Of the 1%, for the 1%, to the 1%

 

Of the 1%, for the 1%, to the 1%?

Single People and social assistance

  • In 2012, three years following the greatest recession since the Great Depression, 1.1% of Ontarians (157,000 men and women) received social assistance (Ontario Works) in Ontario (in February 2012).
  •  The number of single people receiving Ontario Works has increased by over 65% (157,000 vs. 95,000) since the year 2000.

Social assistance benefit rates

  • Ontario’s single social assistance rate (Ontario Works) was increased to $599 a month in December 2011, with $227 allocated (by regulation) to basic needs.
  • The minimum monthly cost of a nutritional food basket requiring secure, energy efficient, and affordable storage, freezing, refrigeration, and cooking facilities is $270.
  • Ontario’s single social assistance rate was $663 a month in 1993.
  • If adjusted for inflation since 1993, Ontario’s single social assistance rate would now stand at $942 a month, $343 more than in 2012.
  • It would take a 57% rate increase to equal the single rate paid in 1993.

Social Assistance and Minimum wages

  • The social assistance single rate now stands at 36% of full time minimum wages ($10.25 an hour), the same as in 1937 when minimum wages were first legislated.
  • In 1993, the social assistance single rate stood at 60% of full time minimum wages ($6.35 an hour)

The record of successive governments

  • In 1995, the Harris government cut the single rate by 21.6% to $520 a month.
  • The $520 rate was not adjusted in the next 8 years by Mr.

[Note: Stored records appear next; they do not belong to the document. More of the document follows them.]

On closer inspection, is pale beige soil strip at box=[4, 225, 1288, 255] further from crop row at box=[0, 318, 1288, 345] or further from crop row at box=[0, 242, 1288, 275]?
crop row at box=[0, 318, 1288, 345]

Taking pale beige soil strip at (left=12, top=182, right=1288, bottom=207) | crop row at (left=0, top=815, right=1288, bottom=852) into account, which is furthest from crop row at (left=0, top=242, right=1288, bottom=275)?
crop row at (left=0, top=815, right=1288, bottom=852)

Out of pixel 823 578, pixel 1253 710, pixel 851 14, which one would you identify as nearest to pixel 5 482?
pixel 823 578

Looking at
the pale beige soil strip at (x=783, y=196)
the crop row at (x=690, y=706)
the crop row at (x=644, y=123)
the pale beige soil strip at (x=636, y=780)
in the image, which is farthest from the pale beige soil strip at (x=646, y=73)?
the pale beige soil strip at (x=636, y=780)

Harris or Mr. Eves
  • If adjusted to inflation, the $520 would have risen to $614 a month in 2003
  • In other words, just to get this rate back to where it was when cut would have required an 18% increase.
  • The McGuinty government inherited the $520  rate and has raised it several times to $599 a month, an aggregate increase of 15.2%
  • Had the $520 rate been adjusted to inflation since 2003, it would now stand at $613 a month
  • It would take an additional 2.3% increase to raise rates to where they were in 2003 and a 39.2% increase to raise them to the inflation adjusted level ($724 a month) they stood at after the Harris cuts.
  • The current $599 a month rate – in real terms – is $225 a month less than what it was following the Harris cut of 21.6%.